There is a lot of money involved in the arms trade and the defence industry. I am in no way taking away from the fact that every country must have an adequately resourced military to protect its borders and engage in domestic activities to assist its citizens. I am saying, however, that sometimes we allow the economic interests associated with some of these industries to overshadow and overpower the need to get to the human and social concerns within our society.
I make that point strongly because I think it quite often gets lost in the midst of debate. We want things to go smoothly so that we can have greater trade, greater economic stability, and more money flowing in. However, what is happening with all the money flowing in? Where is it going?
I read a piece in the paper a couple of days ago, probably the plane when I was coming here, about the fact that the term millionaire no longer means what it meant 30 or 40 years ago. If one was a millionaire then one was a member of an exclusive club. Now more and more people, numbering in the thousands, can claim to be millionaires, a lot of them at a very young age. The article also mentioned that there are 300 billionaires in the world.
We should look at where that concentration of wealth is going. Much wealth and prosperity exists today but remains concentrated in the hands of a few. A lot of that wealth comes from such things as defence production industries and various other industries where the money flows through big corporate interests from one country to the other.
Arms are getting into the hands of children and women. I talked to the Eritrean ambassador last night. She told me something I was unaware of. A large number of the Eritrean soldiers fighting in the war between Eritrea and Ethiopia were women. I asked specifically if there were any child soldiers involved and was told no, they protect their children. However, women are fighting on the frontlines, laying down their lives in a conflict between nations. What are they using? They are using guns and arms off which someone has made money.

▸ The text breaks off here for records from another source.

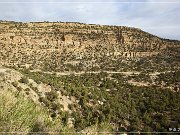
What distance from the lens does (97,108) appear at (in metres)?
29.0

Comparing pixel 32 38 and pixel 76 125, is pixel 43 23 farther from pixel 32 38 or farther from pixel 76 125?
pixel 76 125

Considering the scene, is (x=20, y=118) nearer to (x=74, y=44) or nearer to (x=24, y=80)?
(x=24, y=80)

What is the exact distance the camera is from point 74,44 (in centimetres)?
8612

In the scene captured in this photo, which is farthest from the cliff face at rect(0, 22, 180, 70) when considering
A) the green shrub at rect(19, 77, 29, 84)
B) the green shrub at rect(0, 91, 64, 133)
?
the green shrub at rect(0, 91, 64, 133)

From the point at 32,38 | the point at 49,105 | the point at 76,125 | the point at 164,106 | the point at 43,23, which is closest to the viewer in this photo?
the point at 76,125

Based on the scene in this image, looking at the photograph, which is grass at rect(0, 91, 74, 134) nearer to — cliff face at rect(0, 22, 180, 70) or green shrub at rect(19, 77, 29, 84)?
green shrub at rect(19, 77, 29, 84)

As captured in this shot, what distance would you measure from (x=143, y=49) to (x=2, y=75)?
207 ft

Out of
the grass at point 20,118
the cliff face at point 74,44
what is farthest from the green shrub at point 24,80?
the cliff face at point 74,44

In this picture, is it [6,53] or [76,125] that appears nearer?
[76,125]

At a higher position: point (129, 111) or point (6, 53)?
point (6, 53)

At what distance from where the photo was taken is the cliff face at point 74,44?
242 ft

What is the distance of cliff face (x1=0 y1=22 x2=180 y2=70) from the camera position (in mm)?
73812

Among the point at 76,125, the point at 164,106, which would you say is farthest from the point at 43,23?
the point at 76,125

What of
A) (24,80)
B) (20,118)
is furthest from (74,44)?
(20,118)
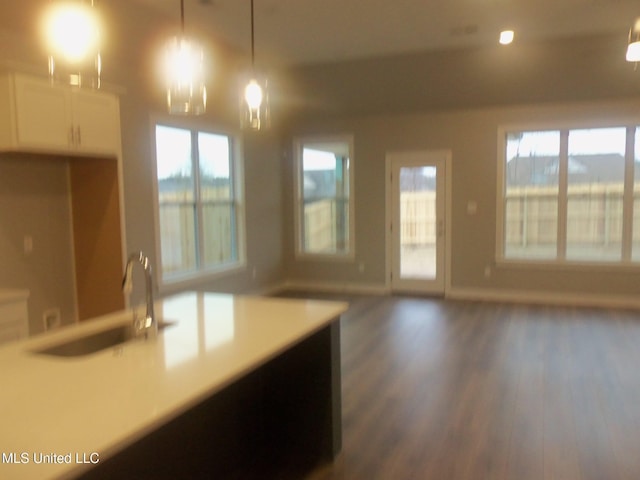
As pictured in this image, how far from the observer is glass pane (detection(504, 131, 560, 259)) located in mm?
7375

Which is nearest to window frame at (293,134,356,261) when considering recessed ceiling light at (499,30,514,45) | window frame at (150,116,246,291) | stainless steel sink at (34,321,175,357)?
window frame at (150,116,246,291)

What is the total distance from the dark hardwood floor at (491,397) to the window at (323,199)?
2.27 metres

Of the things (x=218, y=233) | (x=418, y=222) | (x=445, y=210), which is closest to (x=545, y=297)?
(x=445, y=210)

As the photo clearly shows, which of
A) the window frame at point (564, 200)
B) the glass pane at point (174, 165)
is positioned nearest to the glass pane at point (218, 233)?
the glass pane at point (174, 165)

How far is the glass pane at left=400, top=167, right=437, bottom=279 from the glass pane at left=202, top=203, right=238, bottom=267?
2.57 m

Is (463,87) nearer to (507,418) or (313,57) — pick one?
(313,57)

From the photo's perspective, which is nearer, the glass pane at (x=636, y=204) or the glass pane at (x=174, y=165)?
the glass pane at (x=174, y=165)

I raise it here in the House because we are elected people. We are elected to represent our constituents. We are elected with a responsibility to try to build a better society, to try to do something to elevate ourselves beyond the realm of the killing and fighting we see day by day.
A good part of that will come about if we start to look honestly at some of the things involved which we take for granted as being a natural part of our economy. We can have a thriving economy but we can have an economy that is based on things other than weapons of destruction.
I make that point even though we are supporting the legislation to enable a smoother relationship between Canada and the U.S. It is better to have some controls around this kind of technology rather than no controls at all. I really would implore us to work for the day when the ultimate goal will be that we put less emphasis on the production of arms and weapons of destruction and things that kill people and more emphasis on the kinds of things that breathe life into our society and give our society a sense of purpose, meaning, and a true sense of destiny.